=== EXERCISE MATERIALS ===

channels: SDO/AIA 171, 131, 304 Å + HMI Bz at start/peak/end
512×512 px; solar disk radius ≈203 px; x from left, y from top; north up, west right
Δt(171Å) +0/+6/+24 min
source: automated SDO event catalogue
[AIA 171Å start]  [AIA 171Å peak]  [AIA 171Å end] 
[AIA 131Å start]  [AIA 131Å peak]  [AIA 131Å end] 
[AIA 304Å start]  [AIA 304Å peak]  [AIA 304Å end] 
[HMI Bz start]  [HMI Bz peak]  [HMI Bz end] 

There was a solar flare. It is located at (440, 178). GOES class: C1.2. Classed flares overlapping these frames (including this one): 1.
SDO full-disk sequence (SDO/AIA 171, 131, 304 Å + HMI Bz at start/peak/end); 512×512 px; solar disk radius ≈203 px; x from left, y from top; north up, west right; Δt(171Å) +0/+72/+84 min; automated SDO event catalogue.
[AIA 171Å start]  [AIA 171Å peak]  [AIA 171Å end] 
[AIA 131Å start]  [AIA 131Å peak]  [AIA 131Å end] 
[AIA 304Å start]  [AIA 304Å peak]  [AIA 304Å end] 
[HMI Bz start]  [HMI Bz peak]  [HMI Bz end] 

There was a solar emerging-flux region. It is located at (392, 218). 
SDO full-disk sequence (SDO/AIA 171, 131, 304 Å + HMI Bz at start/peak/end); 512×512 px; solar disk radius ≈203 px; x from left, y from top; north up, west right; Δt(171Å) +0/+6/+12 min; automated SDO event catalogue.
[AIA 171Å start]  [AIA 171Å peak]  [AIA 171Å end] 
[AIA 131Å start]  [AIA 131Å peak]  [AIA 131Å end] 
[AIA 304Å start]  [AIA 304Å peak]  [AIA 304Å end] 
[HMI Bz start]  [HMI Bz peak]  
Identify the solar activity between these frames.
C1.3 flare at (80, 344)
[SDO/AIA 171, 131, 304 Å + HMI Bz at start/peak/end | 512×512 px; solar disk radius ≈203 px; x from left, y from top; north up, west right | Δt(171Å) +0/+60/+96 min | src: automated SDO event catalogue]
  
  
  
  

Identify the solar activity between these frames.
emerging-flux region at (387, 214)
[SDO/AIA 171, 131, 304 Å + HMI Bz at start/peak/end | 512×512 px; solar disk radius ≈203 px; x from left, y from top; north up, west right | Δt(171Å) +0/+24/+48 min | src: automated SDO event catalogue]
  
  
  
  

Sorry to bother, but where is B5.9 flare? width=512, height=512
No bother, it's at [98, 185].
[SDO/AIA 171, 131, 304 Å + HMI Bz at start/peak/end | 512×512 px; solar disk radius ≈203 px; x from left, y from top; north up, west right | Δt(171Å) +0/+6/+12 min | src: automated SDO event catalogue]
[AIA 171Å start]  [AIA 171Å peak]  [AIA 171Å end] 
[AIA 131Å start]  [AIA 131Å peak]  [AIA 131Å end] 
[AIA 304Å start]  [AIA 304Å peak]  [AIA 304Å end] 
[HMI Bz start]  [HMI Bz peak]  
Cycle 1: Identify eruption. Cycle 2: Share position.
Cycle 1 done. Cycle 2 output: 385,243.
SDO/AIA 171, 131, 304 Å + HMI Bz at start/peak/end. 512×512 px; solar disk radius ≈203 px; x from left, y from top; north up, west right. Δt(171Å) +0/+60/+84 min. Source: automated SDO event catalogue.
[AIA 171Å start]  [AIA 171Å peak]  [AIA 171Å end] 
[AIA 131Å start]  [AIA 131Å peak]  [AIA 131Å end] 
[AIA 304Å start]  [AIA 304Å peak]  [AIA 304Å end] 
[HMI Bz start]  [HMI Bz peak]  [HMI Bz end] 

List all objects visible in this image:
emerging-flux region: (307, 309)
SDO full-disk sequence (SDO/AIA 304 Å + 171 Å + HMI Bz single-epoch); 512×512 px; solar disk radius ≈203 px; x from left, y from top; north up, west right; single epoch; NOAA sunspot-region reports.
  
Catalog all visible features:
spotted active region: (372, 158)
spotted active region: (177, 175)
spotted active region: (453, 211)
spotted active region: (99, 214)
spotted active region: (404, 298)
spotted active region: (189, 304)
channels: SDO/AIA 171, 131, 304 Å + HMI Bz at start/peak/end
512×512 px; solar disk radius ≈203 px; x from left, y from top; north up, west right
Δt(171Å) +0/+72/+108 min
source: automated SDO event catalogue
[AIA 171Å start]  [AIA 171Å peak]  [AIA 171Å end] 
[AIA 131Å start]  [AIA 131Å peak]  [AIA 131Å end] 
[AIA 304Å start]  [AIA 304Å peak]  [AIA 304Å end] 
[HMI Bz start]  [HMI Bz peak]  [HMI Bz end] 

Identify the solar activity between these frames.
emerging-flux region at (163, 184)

===

Reproduce all of the lines above verbatim, in their original order.

channels: SDO/AIA 171, 131, 304 Å + HMI Bz at start/peak/end
512×512 px; solar disk radius ≈203 px; x from left, y from top; north up, west right
Δt(171Å) +0/+6/+24 min
source: automated SDO event catalogue
[AIA 171Å start]  [AIA 171Å peak]  [AIA 171Å end] 
[AIA 131Å start]  [AIA 131Å peak]  [AIA 131Å end] 
[AIA 304Å start]  [AIA 304Å peak]  [AIA 304Å end] 
[HMI Bz start]  [HMI Bz peak]  [HMI Bz end] 

There was a solar flare. It is located at (440, 178). GOES class: C1.2. Classed flares overlapping these frames (including this one): 1.
SDO full-disk sequence (SDO/AIA 171, 131, 304 Å + HMI Bz at start/peak/end); 512×512 px; solar disk radius ≈203 px; x from left, y from top; north up, west right; Δt(171Å) +0/+72/+84 min; automated SDO event catalogue.
[AIA 171Å start]  [AIA 171Å peak]  [AIA 171Å end] 
[AIA 131Å start]  [AIA 131Å peak]  [AIA 131Å end] 
[AIA 304Å start]  [AIA 304Å peak]  [AIA 304Å end] 
[HMI Bz start]  [HMI Bz peak]  [HMI Bz end] 

There was a solar emerging-flux region. It is located at (392, 218). 
SDO full-disk sequence (SDO/AIA 171, 131, 304 Å + HMI Bz at start/peak/end); 512×512 px; solar disk radius ≈203 px; x from left, y from top; north up, west right; Δt(171Å) +0/+6/+12 min; automated SDO event catalogue.
[AIA 171Å start]  [AIA 171Å peak]  [AIA 171Å end] 
[AIA 131Å start]  [AIA 131Å peak]  [AIA 131Å end] 
[AIA 304Å start]  [AIA 304Å peak]  [AIA 304Å end] 
[HMI Bz start]  [HMI Bz peak]  
Identify the solar activity between these frames.
C1.3 flare at (80, 344)
[SDO/AIA 171, 131, 304 Å + HMI Bz at start/peak/end | 512×512 px; solar disk radius ≈203 px; x from left, y from top; north up, west right | Δt(171Å) +0/+60/+96 min | src: automated SDO event catalogue]
  
  
  
  

Identify the solar activity between these frames.
emerging-flux region at (387, 214)
[SDO/AIA 171, 131, 304 Å + HMI Bz at start/peak/end | 512×512 px; solar disk radius ≈203 px; x from left, y from top; north up, west right | Δt(171Å) +0/+24/+48 min | src: automated SDO event catalogue]
  
  
  
  

Sorry to bother, but where is B5.9 flare? width=512, height=512
No bother, it's at [98, 185].
[SDO/AIA 171, 131, 304 Å + HMI Bz at start/peak/end | 512×512 px; solar disk radius ≈203 px; x from left, y from top; north up, west right | Δt(171Å) +0/+6/+12 min | src: automated SDO event catalogue]
[AIA 171Å start]  [AIA 171Å peak]  [AIA 171Å end] 
[AIA 131Å start]  [AIA 131Å peak]  [AIA 131Å end] 
[AIA 304Å start]  [AIA 304Å peak]  [AIA 304Å end] 
[HMI Bz start]  [HMI Bz peak]  
Cycle 1: Identify eruption. Cycle 2: Share position.
Cycle 1 done. Cycle 2 output: 385,243.
SDO/AIA 171, 131, 304 Å + HMI Bz at start/peak/end. 512×512 px; solar disk radius ≈203 px; x from left, y from top; north up, west right. Δt(171Å) +0/+60/+84 min. Source: automated SDO event catalogue.
[AIA 171Å start]  [AIA 171Å peak]  [AIA 171Å end] 
[AIA 131Å start]  [AIA 131Å peak]  [AIA 131Å end] 
[AIA 304Å start]  [AIA 304Å peak]  [AIA 304Å end] 
[HMI Bz start]  [HMI Bz peak]  [HMI Bz end] 

List all objects visible in this image:
emerging-flux region: (307, 309)
SDO full-disk sequence (SDO/AIA 304 Å + 171 Å + HMI Bz single-epoch); 512×512 px; solar disk radius ≈203 px; x from left, y from top; north up, west right; single epoch; NOAA sunspot-region reports.
  
Catalog all visible features:
spotted active region: (372, 158)
spotted active region: (177, 175)
spotted active region: (453, 211)
spotted active region: (99, 214)
spotted active region: (404, 298)
spotted active region: (189, 304)
channels: SDO/AIA 171, 131, 304 Å + HMI Bz at start/peak/end
512×512 px; solar disk radius ≈203 px; x from left, y from top; north up, west right
Δt(171Å) +0/+72/+108 min
source: automated SDO event catalogue
[AIA 171Å start]  [AIA 171Å peak]  [AIA 171Å end] 
[AIA 131Å start]  [AIA 131Å peak]  [AIA 131Å end] 
[AIA 304Å start]  [AIA 304Å peak]  [AIA 304Å end] 
[HMI Bz start]  [HMI Bz peak]  [HMI Bz end] 

Identify the solar activity between these frames.
emerging-flux region at (163, 184)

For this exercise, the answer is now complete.